Günümüzde İslam ahkamının hiçe sayıldığı şeytan ve dostlarının cirit attığı hususlardan birisi de mahremiyet meselesidir. Dinimiz İslam, kadın ve erkeği bu hayatın öznesi olarak kabul ederken onlar arasındaki münasebete dair temel kaideler belirlemiştir. İnsanoğlu bu kaidelere riayet ettiği sürece selamette; onlardan ayrı düştüğü müddetçe de tehlikededir. Çünkü bizleri yaratan, en güzel şekilde suret veren Rabbimiz siretlerimizin de suretlerimiz gibi güzel kalabilmesi için bu esasları selametin anahtarı kılmıştır. Nasıl ki Âdem babamız ve Havva annemiz ilahi buyruğu gaflet ile çiğneyip mahcup bir duruma düştülerse onların evlatları da şeytanın adımlarını takip ederlerse aynı mahcubiyeti yaşayacaklardır. Bu bakımdan insanoğlu Allah ve peygamberinin hayat veren ölçülerine her daim uymak zorunda, kulağını ve kalbini bu buyruğa vermek durumundadır.
Hal böyleyken insanoğlu neden her defasında mahremiyet[1] sınırlarını kaldırmak istemektedir?
Kadın ve erkek arasındaki ilişkinin ilahi kurallardan tecrit edilmesi insana ne kazandıracaktır ki o bu hususta din ile çetin bir mücadeleye girmektedir?
Bu hususlar üzerine uzunca düşünmemiz gerekecektir. Zira bunlara dair tatmin edici cevaplar bulamadığımız ve kesin tespitler yapamadığımız her an aleyhimize işlemektedir. Yeni gelen nesillerin bu fasit düzen üzere yetişmeleri, hepsinin hep aynı yerden zehirlenmesi bu hususun insanlık için nasıl bir bataklığa dönüştüğünü göstermeye yeterli olacaktır.

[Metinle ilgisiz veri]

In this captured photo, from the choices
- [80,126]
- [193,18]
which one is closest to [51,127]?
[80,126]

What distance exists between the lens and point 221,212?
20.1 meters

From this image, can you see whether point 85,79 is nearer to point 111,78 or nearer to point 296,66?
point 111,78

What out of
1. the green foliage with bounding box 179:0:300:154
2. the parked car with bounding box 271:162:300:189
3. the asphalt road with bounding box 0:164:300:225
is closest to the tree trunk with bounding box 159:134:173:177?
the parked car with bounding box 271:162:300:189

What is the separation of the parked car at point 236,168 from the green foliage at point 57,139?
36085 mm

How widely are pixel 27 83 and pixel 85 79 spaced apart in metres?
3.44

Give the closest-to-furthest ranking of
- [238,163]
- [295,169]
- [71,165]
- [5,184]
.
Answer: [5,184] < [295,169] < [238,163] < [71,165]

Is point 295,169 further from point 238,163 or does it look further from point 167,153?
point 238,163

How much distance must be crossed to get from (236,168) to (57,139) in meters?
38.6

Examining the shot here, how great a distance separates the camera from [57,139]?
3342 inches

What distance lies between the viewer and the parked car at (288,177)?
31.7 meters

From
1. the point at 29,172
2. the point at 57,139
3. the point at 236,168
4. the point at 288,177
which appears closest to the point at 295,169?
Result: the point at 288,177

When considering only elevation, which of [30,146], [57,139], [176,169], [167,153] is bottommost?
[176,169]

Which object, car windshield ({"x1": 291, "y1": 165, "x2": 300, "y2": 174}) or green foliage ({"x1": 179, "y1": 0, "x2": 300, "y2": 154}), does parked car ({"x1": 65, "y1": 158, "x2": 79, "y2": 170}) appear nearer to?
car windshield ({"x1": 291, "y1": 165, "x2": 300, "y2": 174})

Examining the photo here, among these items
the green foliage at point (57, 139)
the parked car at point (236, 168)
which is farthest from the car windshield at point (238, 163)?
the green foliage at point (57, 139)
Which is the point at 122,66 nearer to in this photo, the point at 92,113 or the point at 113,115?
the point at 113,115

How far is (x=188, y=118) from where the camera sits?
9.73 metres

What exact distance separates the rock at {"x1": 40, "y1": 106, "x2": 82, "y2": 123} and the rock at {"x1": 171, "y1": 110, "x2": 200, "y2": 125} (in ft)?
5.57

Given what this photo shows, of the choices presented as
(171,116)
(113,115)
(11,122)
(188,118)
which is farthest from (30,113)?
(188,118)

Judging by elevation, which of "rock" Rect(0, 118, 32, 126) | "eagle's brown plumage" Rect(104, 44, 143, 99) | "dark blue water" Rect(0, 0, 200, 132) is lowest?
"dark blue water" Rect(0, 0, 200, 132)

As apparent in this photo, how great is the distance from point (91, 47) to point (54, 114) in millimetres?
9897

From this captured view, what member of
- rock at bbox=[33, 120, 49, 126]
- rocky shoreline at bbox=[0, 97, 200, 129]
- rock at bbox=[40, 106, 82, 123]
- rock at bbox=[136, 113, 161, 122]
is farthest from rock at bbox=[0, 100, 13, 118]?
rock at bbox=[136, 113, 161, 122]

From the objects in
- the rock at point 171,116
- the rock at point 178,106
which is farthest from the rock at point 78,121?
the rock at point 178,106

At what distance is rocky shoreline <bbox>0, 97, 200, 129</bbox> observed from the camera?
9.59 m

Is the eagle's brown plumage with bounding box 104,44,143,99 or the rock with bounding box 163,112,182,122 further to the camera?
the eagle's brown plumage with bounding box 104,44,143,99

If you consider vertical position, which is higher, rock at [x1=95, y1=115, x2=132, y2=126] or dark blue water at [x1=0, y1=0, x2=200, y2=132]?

İnsanın sahip olduğu şehevi arzulardan ötürü mahremiyetin sınırlarına riayet etmediği bir hakikattir. İçinde onu tetikleyen bir dürtünün sürekli olarak devam etmesi ve kendisinin de her daim ona karşı koymaya çalışması gerçekten zor bir durumdur. Üstüne bir de şeytanın müdahalesi eklenince bu zorluk daha da artmakta ve yangın daha da alevlenmektedir. Şehvetin insanı esir almaya çalışmasının gerçekten tehlikeli ve zor bir durum olduğunu kabul ediyoruz. Ancak bununla birlikte mahremiyet meselesinde bundan daha büyük etkenlerin olduğuna da inanıyoruz. Şöyle ki; günümüzde fertler nefsani arzularından ötürü bu sınırları aşıyor gibi gözükseler de durum aslında bunun da ötesine geçerek insanoğlunun Rab tanımaz, kendi başına buyruk bir hale gelmesinin farklı bir tezahürüdür diyebiliriz. Burada, hata edip nefse uymaktan daha ziyade nefsi ilah edinip ısrarla onun istekleri doğrultusunda gelişen bir sürecin olduğunu ve bu sürecin de Rab ile girilen bir çatışmaya evrildiğini söylemek istiyoruz. İddia büyük olsa da maalesef vaziyet bundan ibarettir. Çünkü kadın erkek arasındaki gayri meşru ilişkilerin (ihtilat, flört, sevgili, zina) büyük bir kısmında öze indiğimiz vakit karşımıza çıkacak olan tablo fertlerin bunu bir hata olarak görmesi değil zaten sahip oldukları bir hak gibi telakki etmeleri olacaktır. Yani fertler bu durumu gafletin neticesi olarak değil uhdelerinde bulundurdukları bir hakkın semeresi olarak görmekteler. Hal böyle olunca bu hakkı ellerinden almak isteyen varlık din de olsa Rab da olsa ona karşı durmaktan, kendi haklarını(!) müdafaa etmekten geri durmamaktalar. Bu sebepten ötürüdür ki; yaptıklarının dinen hatalı olduğu kendilerine hatırlatılınca ağızlarından dökülen cümleler İslam ahkamını ne kadar hafife aldıklarını ne denli hiçe saydıklarını apaçık bir şekilde ortaya koymaktadır.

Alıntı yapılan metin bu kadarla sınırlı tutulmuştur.